| SET TASK |
Convert the listing, from the line with "Give a ranking of" up to and including the last line of the listing, into a Markdown table with the columns Row and Text. Number each line in Row, and leave out any blank lines.

------------------------------------------------------------------------

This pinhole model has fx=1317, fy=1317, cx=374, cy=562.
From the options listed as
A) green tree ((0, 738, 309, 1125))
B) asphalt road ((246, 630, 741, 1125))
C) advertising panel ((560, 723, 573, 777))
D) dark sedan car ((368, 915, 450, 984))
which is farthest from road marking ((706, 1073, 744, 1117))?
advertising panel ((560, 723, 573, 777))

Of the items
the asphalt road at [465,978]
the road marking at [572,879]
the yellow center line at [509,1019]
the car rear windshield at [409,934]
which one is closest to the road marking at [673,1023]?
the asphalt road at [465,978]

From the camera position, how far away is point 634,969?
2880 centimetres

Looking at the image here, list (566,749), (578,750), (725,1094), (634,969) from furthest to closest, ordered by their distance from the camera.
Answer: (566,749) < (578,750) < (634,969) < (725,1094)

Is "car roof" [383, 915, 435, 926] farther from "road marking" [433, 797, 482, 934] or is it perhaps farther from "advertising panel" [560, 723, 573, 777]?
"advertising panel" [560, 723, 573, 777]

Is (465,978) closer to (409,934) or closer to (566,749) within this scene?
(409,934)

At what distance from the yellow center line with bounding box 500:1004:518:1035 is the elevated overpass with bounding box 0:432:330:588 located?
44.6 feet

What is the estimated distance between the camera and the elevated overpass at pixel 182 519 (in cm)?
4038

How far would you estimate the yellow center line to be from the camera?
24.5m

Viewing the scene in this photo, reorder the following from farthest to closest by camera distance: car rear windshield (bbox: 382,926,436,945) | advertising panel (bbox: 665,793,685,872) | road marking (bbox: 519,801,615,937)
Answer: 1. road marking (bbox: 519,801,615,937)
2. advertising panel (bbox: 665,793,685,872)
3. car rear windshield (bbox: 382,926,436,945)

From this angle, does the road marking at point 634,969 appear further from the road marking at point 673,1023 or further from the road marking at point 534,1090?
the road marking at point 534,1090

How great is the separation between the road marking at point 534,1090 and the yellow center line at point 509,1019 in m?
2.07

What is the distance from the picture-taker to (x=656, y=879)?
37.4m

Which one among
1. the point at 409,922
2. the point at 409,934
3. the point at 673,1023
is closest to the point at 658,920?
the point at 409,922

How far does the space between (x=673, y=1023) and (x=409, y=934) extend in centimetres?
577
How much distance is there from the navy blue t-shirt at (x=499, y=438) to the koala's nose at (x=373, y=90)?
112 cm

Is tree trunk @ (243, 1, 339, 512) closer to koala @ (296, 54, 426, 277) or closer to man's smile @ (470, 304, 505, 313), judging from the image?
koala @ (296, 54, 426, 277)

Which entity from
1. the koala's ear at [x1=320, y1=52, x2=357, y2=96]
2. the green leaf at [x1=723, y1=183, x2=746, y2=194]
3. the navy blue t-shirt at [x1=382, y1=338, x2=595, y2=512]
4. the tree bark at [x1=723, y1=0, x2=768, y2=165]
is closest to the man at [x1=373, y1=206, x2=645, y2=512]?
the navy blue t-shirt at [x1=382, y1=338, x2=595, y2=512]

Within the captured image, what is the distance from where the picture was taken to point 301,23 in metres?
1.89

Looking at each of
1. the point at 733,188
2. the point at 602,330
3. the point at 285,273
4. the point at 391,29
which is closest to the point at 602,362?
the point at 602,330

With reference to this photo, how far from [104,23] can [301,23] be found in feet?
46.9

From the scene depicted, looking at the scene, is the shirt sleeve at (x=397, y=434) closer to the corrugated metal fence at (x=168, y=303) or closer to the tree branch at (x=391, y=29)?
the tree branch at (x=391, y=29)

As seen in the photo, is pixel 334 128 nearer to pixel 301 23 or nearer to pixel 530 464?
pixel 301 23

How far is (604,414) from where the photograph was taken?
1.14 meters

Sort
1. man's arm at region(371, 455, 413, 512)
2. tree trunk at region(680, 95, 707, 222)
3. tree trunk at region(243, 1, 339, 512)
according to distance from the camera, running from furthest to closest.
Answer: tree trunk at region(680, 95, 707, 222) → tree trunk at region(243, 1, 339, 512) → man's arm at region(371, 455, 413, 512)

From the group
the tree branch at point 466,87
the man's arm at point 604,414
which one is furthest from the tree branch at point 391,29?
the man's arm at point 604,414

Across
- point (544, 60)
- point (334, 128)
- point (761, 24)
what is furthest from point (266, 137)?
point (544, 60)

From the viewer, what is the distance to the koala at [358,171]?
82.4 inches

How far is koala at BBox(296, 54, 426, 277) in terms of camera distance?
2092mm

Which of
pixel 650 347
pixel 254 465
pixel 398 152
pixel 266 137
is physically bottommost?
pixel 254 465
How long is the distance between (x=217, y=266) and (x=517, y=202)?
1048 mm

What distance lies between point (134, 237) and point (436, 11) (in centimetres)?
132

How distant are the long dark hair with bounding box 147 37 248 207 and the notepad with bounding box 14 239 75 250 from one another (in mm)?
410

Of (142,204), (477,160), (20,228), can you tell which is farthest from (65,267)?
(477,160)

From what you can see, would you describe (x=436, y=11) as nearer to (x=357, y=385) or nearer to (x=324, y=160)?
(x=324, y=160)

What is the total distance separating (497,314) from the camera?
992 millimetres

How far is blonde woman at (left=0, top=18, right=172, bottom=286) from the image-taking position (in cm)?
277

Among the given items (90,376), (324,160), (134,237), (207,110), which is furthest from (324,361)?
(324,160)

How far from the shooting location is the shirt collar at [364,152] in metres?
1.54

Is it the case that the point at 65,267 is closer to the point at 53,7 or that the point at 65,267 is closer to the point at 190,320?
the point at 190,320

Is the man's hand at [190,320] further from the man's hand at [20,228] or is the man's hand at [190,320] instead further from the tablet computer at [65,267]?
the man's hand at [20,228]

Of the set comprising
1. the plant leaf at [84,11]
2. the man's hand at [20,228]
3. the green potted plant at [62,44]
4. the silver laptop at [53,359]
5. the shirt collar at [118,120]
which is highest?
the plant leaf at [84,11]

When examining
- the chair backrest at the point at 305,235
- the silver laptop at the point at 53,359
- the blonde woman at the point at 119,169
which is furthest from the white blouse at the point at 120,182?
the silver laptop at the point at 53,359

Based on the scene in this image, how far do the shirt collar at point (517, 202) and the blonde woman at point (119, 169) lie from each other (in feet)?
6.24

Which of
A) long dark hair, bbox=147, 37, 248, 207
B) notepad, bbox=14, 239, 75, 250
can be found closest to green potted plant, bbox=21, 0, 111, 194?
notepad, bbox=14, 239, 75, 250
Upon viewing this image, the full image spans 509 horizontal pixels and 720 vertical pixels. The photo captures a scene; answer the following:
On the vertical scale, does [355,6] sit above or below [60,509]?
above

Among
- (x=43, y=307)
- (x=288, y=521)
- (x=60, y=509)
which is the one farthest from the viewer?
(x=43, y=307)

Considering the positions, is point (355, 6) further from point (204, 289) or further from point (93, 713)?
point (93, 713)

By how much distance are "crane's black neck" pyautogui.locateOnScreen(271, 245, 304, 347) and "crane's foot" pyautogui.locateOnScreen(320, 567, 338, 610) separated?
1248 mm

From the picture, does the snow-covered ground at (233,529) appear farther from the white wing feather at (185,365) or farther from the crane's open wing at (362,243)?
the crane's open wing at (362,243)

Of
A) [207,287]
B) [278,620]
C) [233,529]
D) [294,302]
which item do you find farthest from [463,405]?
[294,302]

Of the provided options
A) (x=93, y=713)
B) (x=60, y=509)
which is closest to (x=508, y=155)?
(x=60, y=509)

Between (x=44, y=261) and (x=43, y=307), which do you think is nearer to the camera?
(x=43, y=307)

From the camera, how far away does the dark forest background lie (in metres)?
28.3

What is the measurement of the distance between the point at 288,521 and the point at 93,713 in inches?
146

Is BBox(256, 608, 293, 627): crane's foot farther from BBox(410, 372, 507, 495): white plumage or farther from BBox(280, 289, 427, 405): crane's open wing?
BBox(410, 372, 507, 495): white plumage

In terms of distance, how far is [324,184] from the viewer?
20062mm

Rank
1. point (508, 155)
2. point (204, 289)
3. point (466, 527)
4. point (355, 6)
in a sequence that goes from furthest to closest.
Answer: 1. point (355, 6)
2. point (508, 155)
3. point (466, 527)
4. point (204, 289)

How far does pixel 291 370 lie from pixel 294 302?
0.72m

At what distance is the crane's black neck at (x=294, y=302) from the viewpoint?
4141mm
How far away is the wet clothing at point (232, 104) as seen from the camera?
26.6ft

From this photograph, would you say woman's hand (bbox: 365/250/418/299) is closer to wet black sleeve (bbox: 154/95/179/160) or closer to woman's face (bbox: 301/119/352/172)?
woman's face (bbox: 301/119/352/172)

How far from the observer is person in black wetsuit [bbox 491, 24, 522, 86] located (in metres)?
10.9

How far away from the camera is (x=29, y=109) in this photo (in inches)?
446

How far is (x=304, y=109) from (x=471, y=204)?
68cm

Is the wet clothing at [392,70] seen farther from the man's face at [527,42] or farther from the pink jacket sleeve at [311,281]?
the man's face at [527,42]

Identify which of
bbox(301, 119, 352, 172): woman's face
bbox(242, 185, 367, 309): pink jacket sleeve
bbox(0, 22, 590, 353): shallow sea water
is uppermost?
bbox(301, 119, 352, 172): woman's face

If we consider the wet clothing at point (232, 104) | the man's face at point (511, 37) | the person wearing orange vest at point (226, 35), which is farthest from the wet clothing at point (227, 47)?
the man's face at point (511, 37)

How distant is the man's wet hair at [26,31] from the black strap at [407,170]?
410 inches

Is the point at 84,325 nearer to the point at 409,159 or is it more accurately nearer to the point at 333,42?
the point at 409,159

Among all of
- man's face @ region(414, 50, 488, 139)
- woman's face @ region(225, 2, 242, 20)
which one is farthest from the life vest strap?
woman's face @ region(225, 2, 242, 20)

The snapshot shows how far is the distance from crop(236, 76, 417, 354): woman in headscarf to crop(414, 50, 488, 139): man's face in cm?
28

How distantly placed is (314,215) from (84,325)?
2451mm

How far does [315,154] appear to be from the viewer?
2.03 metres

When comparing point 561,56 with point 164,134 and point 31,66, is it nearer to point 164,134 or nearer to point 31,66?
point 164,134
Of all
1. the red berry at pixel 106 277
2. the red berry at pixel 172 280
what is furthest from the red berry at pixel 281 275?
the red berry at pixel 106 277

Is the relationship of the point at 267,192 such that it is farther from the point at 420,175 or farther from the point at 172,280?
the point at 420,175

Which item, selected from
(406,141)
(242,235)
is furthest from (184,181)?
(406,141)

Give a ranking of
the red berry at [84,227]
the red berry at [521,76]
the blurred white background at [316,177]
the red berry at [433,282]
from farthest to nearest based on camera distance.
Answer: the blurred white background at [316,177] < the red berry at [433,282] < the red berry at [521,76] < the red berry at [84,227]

------------------------------------------------------------------------

| THE RESPONSE |
| Row | Text |
|---|---|
| 1 | Give a ranking of |
| 2 | the red berry at [84,227] |
| 3 | the red berry at [521,76] |
| 4 | the blurred white background at [316,177] |
| 5 | the red berry at [433,282] |
| 6 | from farthest to nearest based on camera distance. |
| 7 | Answer: the blurred white background at [316,177] < the red berry at [433,282] < the red berry at [521,76] < the red berry at [84,227] |